Герцог подумал, что сейчас самый удачный момент спросить разрешения активно действовать против Ушакова. Кое-что Бирон знал, о другом догадывался. Хотя я понимал, что у Андрея Ивановича на него тоже найдётся что-нибудь. Но теперь появился и Норов…
— Ты от чего, герцог, посоветовал мне Норова удалить? Нет, спорить не буду, что сие есть здравая мысль. И Аннушка ничего не начудит. Медикус и говорили, что ей сильные переживания ни к чему, а ещё… — даже быстрая на пошлости и откровенная Анна Иоанновна и замялась.
Ходили слухи, что если у Норова окажется слишком большое мужское достоинство, с Анной Леопольдовной может быть весьма опасным для ребёнка. Если бы Норова не отправили, то Анна Иоанновна пошла бы и на то, чтобы проверить… Не самой, конечно, а медикам — насколько может навредить ребёнку утеха с Норовым.
Так что всё очень даже хорошо сложилось, пусть об этом не совсем догадывается и сам Норов. С одной стороны, его и брали из Петербурга потому, как весьма возможно покушение на Александра Лукича.
Тут же находится Василий Фёдорович Татищев, который уже в открытую на трактирах говорит о том, что Норова убить надо.
— Совсем уже ум потерял этот Татищев… — сказала государыня, жадно посматривая на стоящие рядом с ней пирожные.
Вот только пару минут назад, когда ей было действительно не очень хорошо, есть никак не хотелось. Тут полегчало — и тяга к сладкому побеждает разум.
— Матушка… — ещё раз, но уже робко пробует уразуметь государыню герцог.
Но она его уже не слушает. Очередное пирожное закинуто в рот.
— Ушакова я сама приструню. А тебе поручаю разобраться с Татищевым. Он же был под стражей? Почему вышел? — доедая уже вторую конфету, говорила государыня.
— Исполню волю твою, — сказал Берон.
— Ну как же он будет дивизию формировать и в то же время ладить поставки оружия хивинцам? — забеспокоилась государыня.

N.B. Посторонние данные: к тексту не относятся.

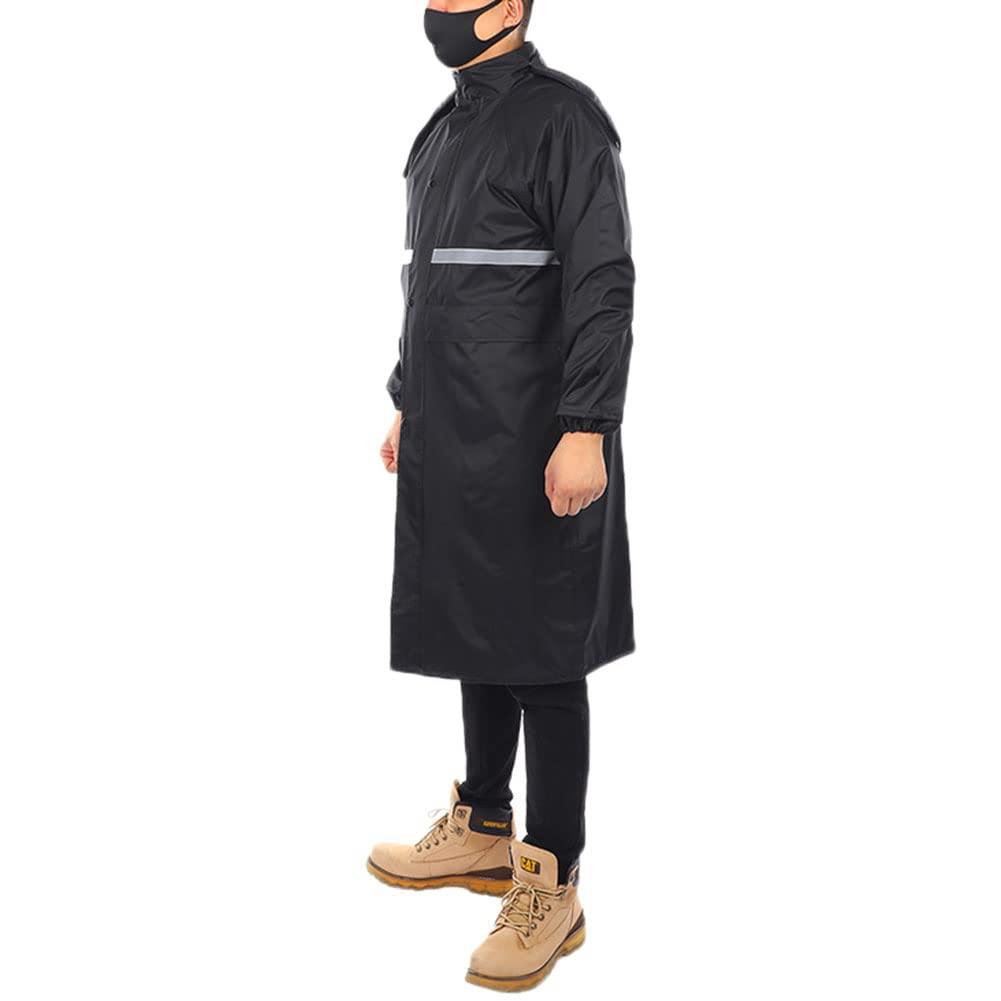 Chubasquero Largo para Hombre Poncho de Lluvia Reutilizable Impermeable con Capucha Chaqueta para la Lluvia Abrigos de Lluvia Reflectantes para Acampar en la Lluvia Senderismo Pesca (Negro M)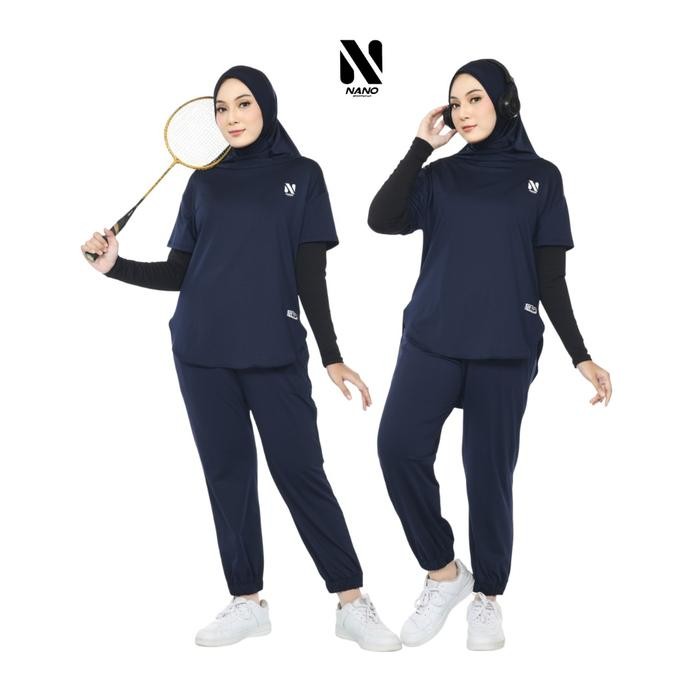 Nano Sportswear Baju Senam Muslim Wanita Jogger / Setelan Baju Senam Jogger / One Set Wanita Jogger 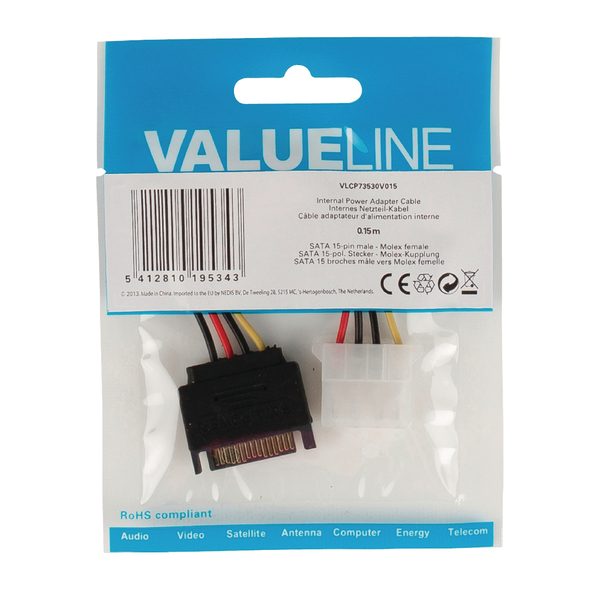 Value Line  Internal Power Cable SATA 15-Pin Male - Molex Female 0.15 m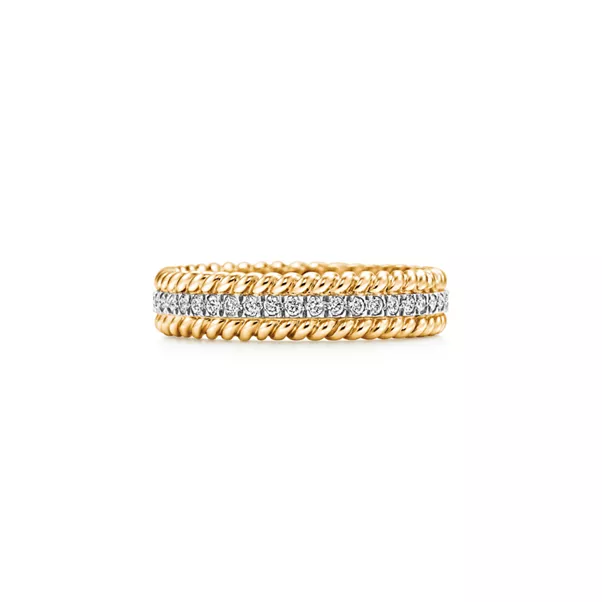 Bague X à deux rangs en or jaune, platine et diamants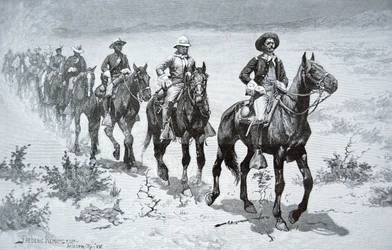 Yhdysvaltain "Buffalo Soldiers" marssimassa autiomaassa, vuoden 1888 piirroksesta (kaiverrus)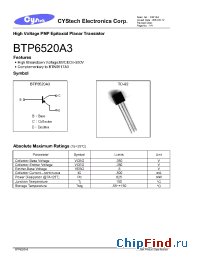 Datasheet BTP6520A3 manufacturer Cystech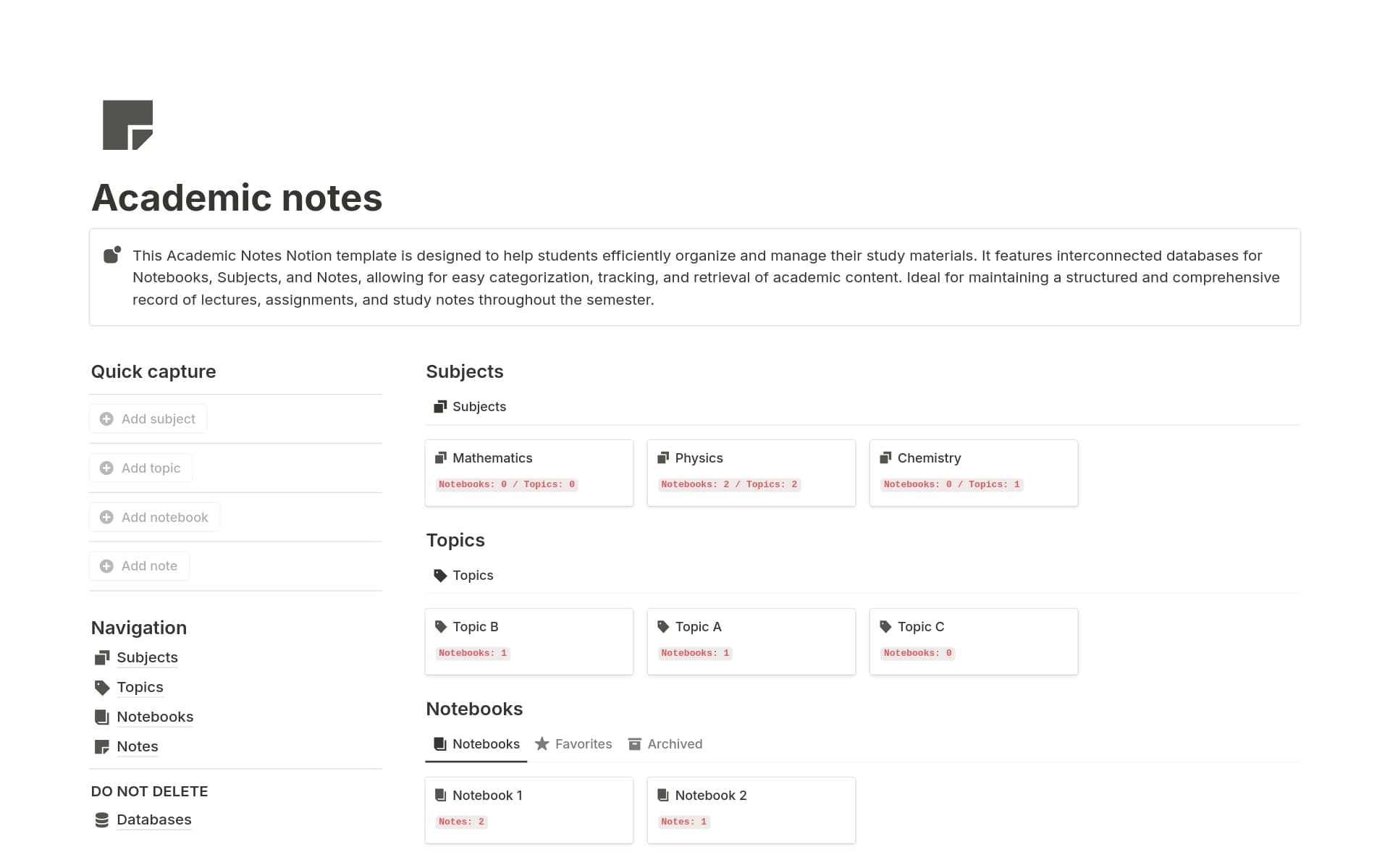 Academic notes Template by Afiya | Notion Marketplace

— Так что ему сделается? Мы закупаем новые фузеи у Голландии, а самые старые отдадим. Тоже и с пушками. Миних пишет, что много у него артиллерии, а теперь так столько, что и не нужно. Вот ту турецкую и отдать хивинцам, — говорил Бирон.
— Мне не нравится, Эрнестушка, что подставляем Норова. Ведь случись что, прознают персы, что Хиву вооружаем, так придется сослаться на Норова, что то его дело, а не наше, не державное. Как бы шах не потребовал казни. А мне Норов нужен, — сказала государыня и вовсе потеряла интерес к происходящему.
Лишь еще одно пирожное было закинуто в рот. Даже стрелять расхотелось.